Naomi Campbell’s road to success was paved with obstacles — due in part to the color of her skin.
The 53-year-old catwalk queen opened up about the dark side of her triumphant fashion career during episode 1 and 2 of the new Apple TV+ documentary The Super Models, which explores her rise to prominence alongside fellow models Christy Turlington, Linda Evangelista and Cindy Crawford — who also share their stories from the ‘80s and ‘90s.
Campbell, who grew up in an Afro-Jamaican household in the U.K., recalled experiencing racism early on, but said it didn’t affect her as much until she moved to the U.S. to pursue modeling.

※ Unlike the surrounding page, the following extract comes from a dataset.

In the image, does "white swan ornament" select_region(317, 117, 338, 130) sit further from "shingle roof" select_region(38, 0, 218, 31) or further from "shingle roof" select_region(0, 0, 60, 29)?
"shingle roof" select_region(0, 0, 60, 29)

When she was five years old, Campbell was called the N-word in elementary school. “I wasn’t going to accept being bullied at school for the color of my skin,” Campbell explained. “My mother was paying my school fees just like everybody else. I had every right to be there, so take your bullying somewhere else, is how I felt.”
Things changed, however, when Campbell moved to New York. “At the time, modeling was kind of looked down on in my family. My mother had no idea I was doing any of it,” she shared.
Despite her mother’s apprehensiveness, Campbell pushed forward. She said her mother warned her about racism in America as well as prejudices in the south.
“I started to understand culturally that I was going to have to work really hard to feel accepted,” Campbell recalled. “There was no way I could go back home with my tail between my legs … I was going to go harder and further.”
Still it wasn’t easy, and adjusting to life in a new place, as a Black woman made things difficult. “I would put my hands out many times on New York City streets, and the taxis would fly by,” Campbell shared. “Then Christy would put out the hand and they would stop. The guy would be like, ‘I don’t want to go to Brooklyn,’ and I’m like, ‘I’m not going to Brooklyn.’ I was just like, why is he saying that? It didn’t strike me until, you know, Christy would have to stand out in front of me, get me a taxi to get it to work.”
Campbell and Turlington, now 54, went on to live together and the two created a strong bond. Campbell shared that Turlington and Evangelista, now 58 — who she fondly referred to as her “sisters” — advocated for her when she was met with discrimination.
“Naomi wasn’t always booked to do the shows,” Evangelista shared. “I didn’t understand. Naomi, I thought, was more beautiful, had a much more rocking body than I did and a better strut. [I was] like, ‘Why aren’t they booking her?’ I said to them, ‘If you don’t book her, you don’t get me.’”
Campbell praised Evangelista’s support, sharing that Evangelista and Turlington “absolutely put themselves on the line for [me],” which she said kept her going on the hardest days.
While Campbell experienced a number of setbacks, she has since become one of the most influential models in the world. She was the first Black model to ever cover Vogue France in August 1988 and the first Black model to open a Prada show in 1997. She’s starred in numerous beauty campaigns and can still be found on a runway today.